La piscine-bibliothèque est aussi bien écrit, avec juste ce qu’il faut de personnages pas forcément excentriques, justes crédibles de manies. On flâne au gré des pages en compagnie de William Beckwith, jeune pair du royaume dont l’occupation principale dans la vie est de se trouver les petits amis les plus exotiques possible, et dont l’exercice principal consiste à se rendre à son club (tout un programme que je vous laisse découvrir), jusqu’à sa rencontre fortuite avec Lord Nantwich, reine vieillissante mais toujours active, qui lui demande avec insistance de rédiger ses mémoires. A partir de là, on partage sa lecture entre l’enquête un peu molle que le jeune héros va mener à la disparition de sa dernière conquête et le mettra face à la dure réalité d’une société anglaise que l’on ignore habituellement, et un florilège des journaux intimes du vieux Lord, de son éducation très privée d’oxfordien déluré jusqu’à ses voyages en une Afrique qui n’a cesse de le fasciner pour des raisons de plus en plus personnelles.

Au fil du roman, Beckwith trouve dans ces billets d’un autre temps le refuge à une réalité assez sordide dans la vie de Lord Nantwich, certes privilégiée mais remplissant néanmoins son quota d’amour, jusqu’à ce que l’histoire ne rattrape le présent en une conclusion qui m’a au début laissé sur ma faim, mais qui à le mérite d’être la plus juste possible.

Les histoires d’aristocrates me restent assez en travers de la gorge lorsqu’ils ne s’en prennent pas plein la face, mais une fois de plus l’écriture de Hollinghurst m’a pris et ne m’a pas lâché, tant il arrive avec subtilité à faire parler ces personnages bien particuliers, chacun de leur accent différent, mais je suis comblé  surtout par son habilité à faire plonger cette classe aristocratique a priori sans soucis dans la pataugeoire vaseuse et glacée du réel sans pour le moins essayer de nous faire croire qu’un tel traitement de choc peut être suivi d’une quelconque épiphanie, mais en nous faisant expérimenter à travers leurs désarrois tous ces phénomènes (par exemple au hasard : ratonnades homophobes ou mobbings xénophobes) que l’on a l’habitude de voir sur une page ou un écran, mais dont les implications et les conséquences nous échappent immanquablement.

 

HOLLINGHURST, Alan.

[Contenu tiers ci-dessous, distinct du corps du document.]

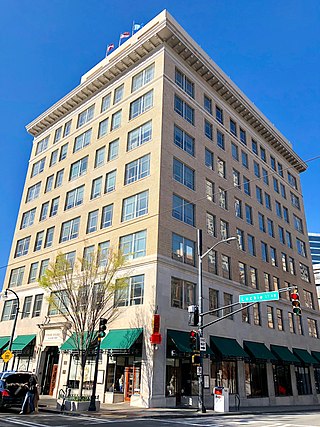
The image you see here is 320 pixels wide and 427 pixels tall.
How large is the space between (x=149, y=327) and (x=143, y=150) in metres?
15.0

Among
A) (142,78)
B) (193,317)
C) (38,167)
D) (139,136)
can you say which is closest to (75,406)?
(193,317)

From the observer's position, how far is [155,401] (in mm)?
23375

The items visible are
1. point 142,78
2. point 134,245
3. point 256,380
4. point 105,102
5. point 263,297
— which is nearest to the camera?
point 263,297

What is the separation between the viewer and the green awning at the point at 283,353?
35281 millimetres

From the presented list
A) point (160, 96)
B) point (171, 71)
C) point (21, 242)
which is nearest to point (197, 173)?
point (160, 96)

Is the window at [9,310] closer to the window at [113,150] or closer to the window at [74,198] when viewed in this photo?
the window at [74,198]

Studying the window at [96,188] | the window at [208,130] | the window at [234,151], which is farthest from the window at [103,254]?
the window at [234,151]

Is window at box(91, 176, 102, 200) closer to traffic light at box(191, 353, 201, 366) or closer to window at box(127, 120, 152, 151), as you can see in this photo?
window at box(127, 120, 152, 151)

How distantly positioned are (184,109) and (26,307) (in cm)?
2516

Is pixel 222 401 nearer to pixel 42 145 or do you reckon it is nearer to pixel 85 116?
pixel 85 116

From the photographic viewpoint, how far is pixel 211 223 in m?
33.8

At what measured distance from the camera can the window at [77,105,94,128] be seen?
138 ft

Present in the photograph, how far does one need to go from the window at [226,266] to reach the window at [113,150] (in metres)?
13.9

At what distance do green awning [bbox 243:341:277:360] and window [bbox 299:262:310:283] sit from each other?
16.0 meters
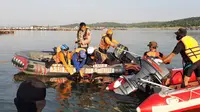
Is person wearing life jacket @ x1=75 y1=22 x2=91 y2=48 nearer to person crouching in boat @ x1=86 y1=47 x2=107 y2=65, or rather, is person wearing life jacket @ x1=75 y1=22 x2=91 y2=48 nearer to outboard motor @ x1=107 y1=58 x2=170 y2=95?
person crouching in boat @ x1=86 y1=47 x2=107 y2=65

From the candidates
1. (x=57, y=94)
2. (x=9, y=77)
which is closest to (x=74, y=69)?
(x=57, y=94)

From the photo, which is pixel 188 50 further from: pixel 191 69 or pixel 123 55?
pixel 123 55

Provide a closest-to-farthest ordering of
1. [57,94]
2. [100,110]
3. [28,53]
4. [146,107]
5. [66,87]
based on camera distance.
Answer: [146,107] → [100,110] → [57,94] → [66,87] → [28,53]

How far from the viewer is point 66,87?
9844mm

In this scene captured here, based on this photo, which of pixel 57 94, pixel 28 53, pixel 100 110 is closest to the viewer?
pixel 100 110

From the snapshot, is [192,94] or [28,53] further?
[28,53]

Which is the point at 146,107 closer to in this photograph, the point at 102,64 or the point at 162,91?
the point at 162,91

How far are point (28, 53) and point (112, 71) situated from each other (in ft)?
14.4

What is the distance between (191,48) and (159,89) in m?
1.38

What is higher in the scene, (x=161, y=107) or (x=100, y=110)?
(x=161, y=107)

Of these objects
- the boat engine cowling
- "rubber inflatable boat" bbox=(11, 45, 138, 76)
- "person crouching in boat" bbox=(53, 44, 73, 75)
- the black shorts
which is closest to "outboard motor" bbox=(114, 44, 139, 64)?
"rubber inflatable boat" bbox=(11, 45, 138, 76)

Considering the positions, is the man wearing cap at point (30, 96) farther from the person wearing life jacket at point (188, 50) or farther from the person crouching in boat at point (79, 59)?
the person crouching in boat at point (79, 59)

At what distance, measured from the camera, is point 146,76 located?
7457 mm

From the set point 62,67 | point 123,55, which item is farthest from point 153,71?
point 62,67
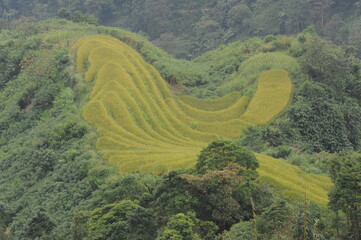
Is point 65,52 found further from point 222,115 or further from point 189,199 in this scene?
point 189,199

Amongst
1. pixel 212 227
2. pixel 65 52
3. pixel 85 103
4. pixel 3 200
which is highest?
pixel 65 52

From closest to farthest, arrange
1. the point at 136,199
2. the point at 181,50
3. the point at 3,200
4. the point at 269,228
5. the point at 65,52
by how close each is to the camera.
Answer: the point at 269,228 → the point at 136,199 → the point at 3,200 → the point at 65,52 → the point at 181,50

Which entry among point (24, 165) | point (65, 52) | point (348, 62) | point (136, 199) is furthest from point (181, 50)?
point (136, 199)

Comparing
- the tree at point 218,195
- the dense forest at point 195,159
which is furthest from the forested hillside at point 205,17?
the tree at point 218,195

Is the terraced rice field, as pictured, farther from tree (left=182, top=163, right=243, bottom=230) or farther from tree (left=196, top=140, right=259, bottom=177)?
tree (left=182, top=163, right=243, bottom=230)

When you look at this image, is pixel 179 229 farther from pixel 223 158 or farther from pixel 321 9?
pixel 321 9

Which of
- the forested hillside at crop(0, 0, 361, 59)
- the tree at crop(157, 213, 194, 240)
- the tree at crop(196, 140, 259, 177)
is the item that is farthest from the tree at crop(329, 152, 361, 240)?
the forested hillside at crop(0, 0, 361, 59)

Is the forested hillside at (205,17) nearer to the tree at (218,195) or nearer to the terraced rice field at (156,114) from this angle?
the terraced rice field at (156,114)
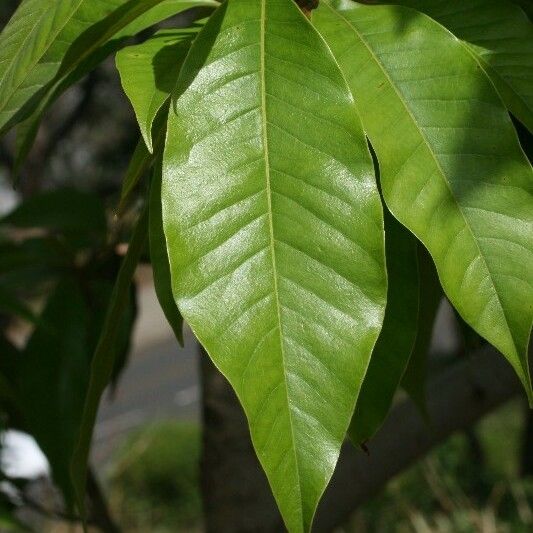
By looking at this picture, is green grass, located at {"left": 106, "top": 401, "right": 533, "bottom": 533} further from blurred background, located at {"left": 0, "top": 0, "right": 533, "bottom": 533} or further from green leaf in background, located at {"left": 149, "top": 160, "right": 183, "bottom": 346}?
green leaf in background, located at {"left": 149, "top": 160, "right": 183, "bottom": 346}

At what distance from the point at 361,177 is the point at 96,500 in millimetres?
1297

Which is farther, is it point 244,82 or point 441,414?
point 441,414

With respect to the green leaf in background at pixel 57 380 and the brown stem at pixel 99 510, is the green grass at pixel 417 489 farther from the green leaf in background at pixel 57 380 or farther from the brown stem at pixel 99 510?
the green leaf in background at pixel 57 380

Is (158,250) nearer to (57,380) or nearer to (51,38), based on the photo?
(51,38)

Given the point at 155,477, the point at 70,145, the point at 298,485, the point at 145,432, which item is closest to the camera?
the point at 298,485

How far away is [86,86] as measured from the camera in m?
5.03

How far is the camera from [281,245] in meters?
0.68

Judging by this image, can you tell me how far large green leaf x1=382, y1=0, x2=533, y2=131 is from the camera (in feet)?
2.60

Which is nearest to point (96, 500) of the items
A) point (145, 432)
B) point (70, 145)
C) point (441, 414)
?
point (441, 414)

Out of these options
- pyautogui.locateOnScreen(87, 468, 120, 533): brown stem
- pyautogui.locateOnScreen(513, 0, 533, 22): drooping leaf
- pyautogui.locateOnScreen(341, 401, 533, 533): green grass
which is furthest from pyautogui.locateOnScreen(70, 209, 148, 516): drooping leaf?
pyautogui.locateOnScreen(341, 401, 533, 533): green grass

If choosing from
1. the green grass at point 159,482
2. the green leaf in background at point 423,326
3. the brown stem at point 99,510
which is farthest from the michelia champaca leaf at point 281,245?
the green grass at point 159,482

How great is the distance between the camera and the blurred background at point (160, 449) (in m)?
3.26

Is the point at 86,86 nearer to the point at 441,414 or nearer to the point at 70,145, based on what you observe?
the point at 441,414

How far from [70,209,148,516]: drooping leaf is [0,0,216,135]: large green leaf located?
0.45ft
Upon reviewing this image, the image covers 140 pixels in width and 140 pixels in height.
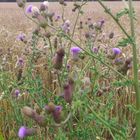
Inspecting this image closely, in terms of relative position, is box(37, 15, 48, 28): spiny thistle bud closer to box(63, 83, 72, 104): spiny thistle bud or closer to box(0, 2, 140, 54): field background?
box(63, 83, 72, 104): spiny thistle bud

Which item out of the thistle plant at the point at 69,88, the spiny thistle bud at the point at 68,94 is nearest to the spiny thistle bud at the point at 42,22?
the thistle plant at the point at 69,88

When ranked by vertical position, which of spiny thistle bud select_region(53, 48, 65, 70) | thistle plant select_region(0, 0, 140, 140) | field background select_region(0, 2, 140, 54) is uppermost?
spiny thistle bud select_region(53, 48, 65, 70)

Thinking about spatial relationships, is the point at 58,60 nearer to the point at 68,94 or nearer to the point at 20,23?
the point at 68,94

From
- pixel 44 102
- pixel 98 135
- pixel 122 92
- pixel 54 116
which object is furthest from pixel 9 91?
pixel 54 116

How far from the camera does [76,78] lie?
1.46 metres

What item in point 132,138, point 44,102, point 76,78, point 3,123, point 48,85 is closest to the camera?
point 76,78

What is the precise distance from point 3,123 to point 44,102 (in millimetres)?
661

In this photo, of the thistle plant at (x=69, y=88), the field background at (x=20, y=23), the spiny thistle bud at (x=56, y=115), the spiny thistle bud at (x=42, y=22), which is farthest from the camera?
the field background at (x=20, y=23)

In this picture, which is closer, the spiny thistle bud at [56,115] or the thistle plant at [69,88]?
the spiny thistle bud at [56,115]

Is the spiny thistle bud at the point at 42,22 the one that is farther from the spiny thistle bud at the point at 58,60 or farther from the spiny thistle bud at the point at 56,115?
the spiny thistle bud at the point at 56,115

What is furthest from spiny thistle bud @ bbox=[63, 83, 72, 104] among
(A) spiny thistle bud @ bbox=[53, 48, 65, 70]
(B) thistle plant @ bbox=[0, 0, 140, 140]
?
(A) spiny thistle bud @ bbox=[53, 48, 65, 70]

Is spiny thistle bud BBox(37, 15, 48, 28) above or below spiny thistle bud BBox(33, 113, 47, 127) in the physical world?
above

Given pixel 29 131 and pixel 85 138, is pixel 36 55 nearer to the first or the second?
pixel 85 138

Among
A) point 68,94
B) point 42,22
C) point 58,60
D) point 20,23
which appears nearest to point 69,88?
point 68,94
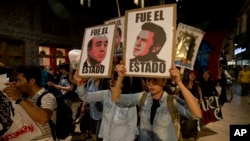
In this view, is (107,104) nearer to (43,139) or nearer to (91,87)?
(43,139)

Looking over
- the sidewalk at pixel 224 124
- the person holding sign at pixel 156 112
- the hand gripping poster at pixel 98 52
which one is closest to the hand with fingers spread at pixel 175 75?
the person holding sign at pixel 156 112

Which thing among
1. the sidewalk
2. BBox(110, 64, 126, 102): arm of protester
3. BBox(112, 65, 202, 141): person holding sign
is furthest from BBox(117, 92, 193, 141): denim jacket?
the sidewalk

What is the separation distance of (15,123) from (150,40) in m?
1.66

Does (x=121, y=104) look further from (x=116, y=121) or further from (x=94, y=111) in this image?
(x=94, y=111)

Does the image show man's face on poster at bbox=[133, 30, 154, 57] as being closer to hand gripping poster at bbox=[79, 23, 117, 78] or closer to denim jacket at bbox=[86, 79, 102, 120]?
hand gripping poster at bbox=[79, 23, 117, 78]

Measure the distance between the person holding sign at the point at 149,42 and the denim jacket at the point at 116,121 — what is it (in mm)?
902

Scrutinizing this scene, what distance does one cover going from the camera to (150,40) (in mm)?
3262

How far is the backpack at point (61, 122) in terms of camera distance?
303 cm

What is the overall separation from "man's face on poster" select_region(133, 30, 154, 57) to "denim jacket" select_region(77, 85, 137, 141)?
0.95 m

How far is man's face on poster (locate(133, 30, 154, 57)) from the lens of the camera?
326 centimetres

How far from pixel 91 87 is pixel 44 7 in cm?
968

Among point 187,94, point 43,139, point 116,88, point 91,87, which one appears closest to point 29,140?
point 43,139

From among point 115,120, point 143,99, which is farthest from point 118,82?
point 115,120

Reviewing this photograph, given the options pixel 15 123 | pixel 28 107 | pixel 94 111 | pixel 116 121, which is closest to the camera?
Result: pixel 28 107
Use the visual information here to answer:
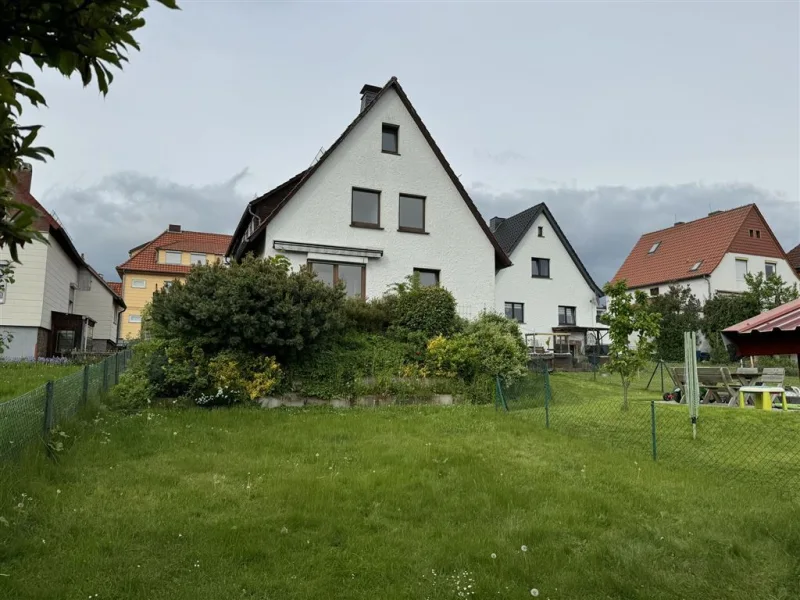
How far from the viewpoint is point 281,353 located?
41.3ft

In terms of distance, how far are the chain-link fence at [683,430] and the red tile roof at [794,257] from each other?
1322 inches

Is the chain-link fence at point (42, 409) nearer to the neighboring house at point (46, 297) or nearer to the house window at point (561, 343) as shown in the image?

La piscine-bibliothèque. Paris, Bourgeois, 1991. 455 p.

Disponibilité

 

 

2 Responses to “La piscine-bibliothèque”

  1. Armeno Says:

    Les auteurs insulaires sont effectivement à l’honneur plus souvent qu’à leur tour! Généralement, je suis preneur, mais j’avoue que cette description de « la piscine-biliothèque » ne rentre que peu dans mes aspirations de lecture. Je ne suis ni banquier privé, ni consultant (tout en arrivant quand même à faire un saut de temps à autre sur l’hibouquineur !), mais la lutte des classes me semble d’un autre temps et je ne vois heureusement pas la réalité d’aujourd’hui – surtout dans nos contrées – comme une pataugeoire vaseuse et glacée, mais plutôt comme un lac sous la douceur d’un soir d’été pour qui veut bien voir un verre à moitié plein. Je laisserai donc Hollinghurst avec ses personnages excentriques pour l’instant…

  2. davide Says:

    et bien sortons le chamapagne Armeno vous êtes MON TOUT PREMIER COMMENTAIRE (!), et même si je n’ai pas réussi à vous convaincre de lire ce livre (qui peut certainement être lu de manière moins tragique que je ne l’ai fait), et que votre vision de notre réalité est clairement plus teintée de rose que mes sous-vêtements thermolactyl(tm) à l’issue de ma dernière lessive, je vous remercie chaleureusement pour votre effort et vous encourage, vous et tous vos amis, à commenter autant d’articles de l’hibouquineur qu’il vous plaira.
    encore merci et bonnes lectures.